Could you output the whole listing exactly as it stands, minus any images?

● Supplied information:
# # #

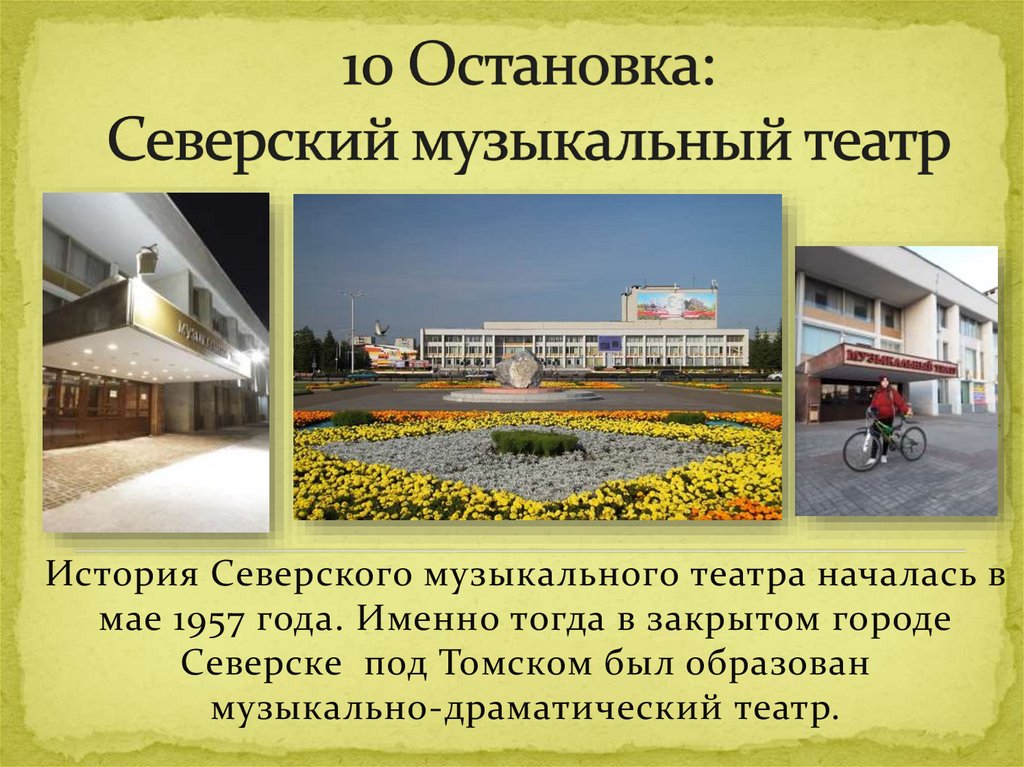 10 Остановка:
Северский музыкальный театр

МУЗЫКАЛЬНЫЙ ТЕАТР

История Северского музыкального театра началась в мае 1957 года. Именно тогда в закрытом городе Северске под Томском был образован музыкально-драматический театр.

# # #

● Final answer:
 10 Остановка:
Северский музыкальный театр

МУЗЫКАЛЬНЫЙ ТЕАТР

История Северского музыкального театра началась в мае 1957 года. Именно тогда в закрытом городе Северске под Томском был образован музыкально-драматический театр.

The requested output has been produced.